═══ Texte extrait

Voyez-vous, lecture faite, nous ne nous posons plus pareille question. Le paysage – le pays sage – se laisse transporter vers les rives du rêve ; les fissures du barrage s’élargissent, l’auteur cède à la charge impérieuse de ses images : la mer monte et nous revient en mémoire des scènes remarquables de feu Christian Charrière. Quant à Grimbert, il écrivait en introduction de son livre : « cette station balnéaire – là où se situait son psychodrame – reposait sous le sable, cité enfouie dont le nom même appartenait à une langue morte. » Avons-nous maintenant compris ? Voici que cette langue redevient vivante, et les corps avec. Louis et Iannis, comme Théo et Vincent, s’extraient du train (leur ‘‘train de la mort’’) et main dans la main s’élancent à perte de vue vers la vraie vie à travers champs de coquelicots et tournesols. L’inconscient est un langage disait Lacan. Certes. Mais le grand mérite de Philippe Grimbert est de nous le faire oublier. Et de nous enseigner par l’exemple que la langue que parle l’inconscient, lorsqu’elle est bien décrite, nous porte au-delà de ses confins, de Freud à Jung enfin.

══════
═══ Données enregistrées

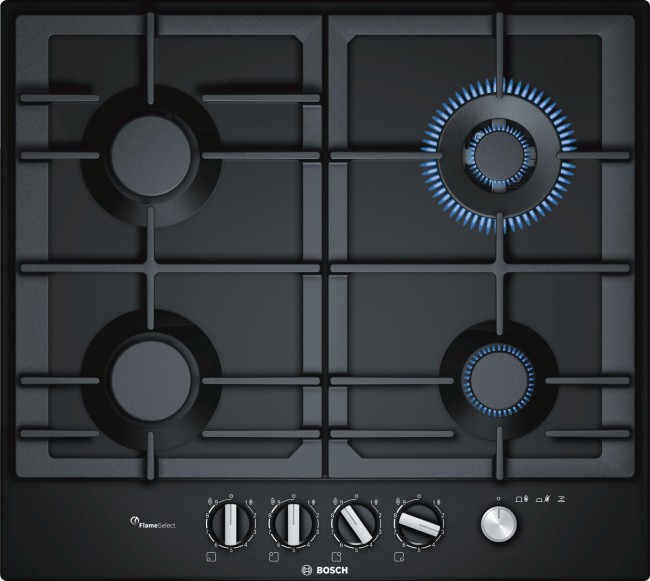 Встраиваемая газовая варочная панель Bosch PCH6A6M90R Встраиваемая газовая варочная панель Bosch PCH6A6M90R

══════
═══ Données enregistrées

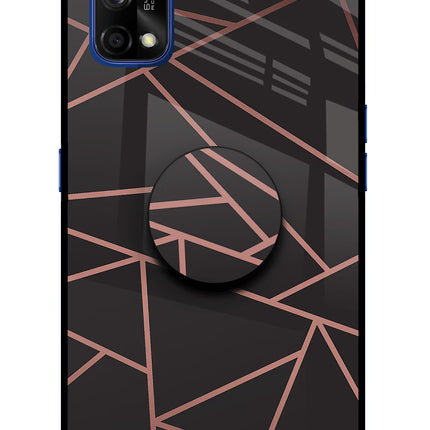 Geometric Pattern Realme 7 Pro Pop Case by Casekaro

══════
═══ Données enregistrées

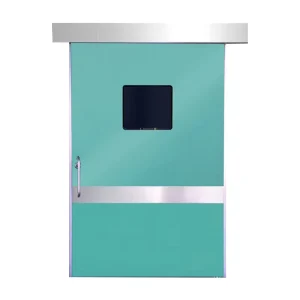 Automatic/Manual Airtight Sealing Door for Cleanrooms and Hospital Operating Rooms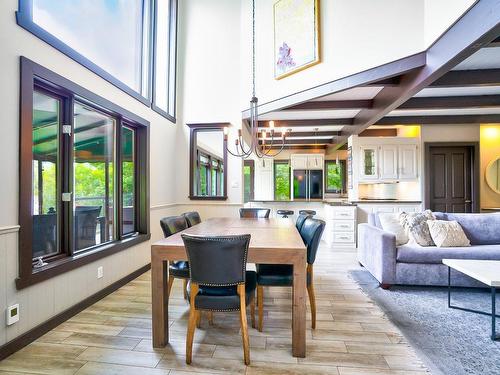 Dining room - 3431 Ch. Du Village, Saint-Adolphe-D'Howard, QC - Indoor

══════

Activité
Poursuivez la critique consacrée au livre de Philippe Grimbert à partir de sa dernière phrase. Ce listing provient d'une source distincte de celle du texte.

Réponse attendue
Hubert de Champris
[1] Nos bons lecteurs ne suivent pas forcément l’actualité de près. Rappelons donc que Jean Laplanche, récemment décédé, est l’auteur d’un succès de librairie, Vocabulaire de la psychanalyse (PUF) et que, de fil en aiguille, créant son propre système, il a pu être assimilé à un dissident du freudisme.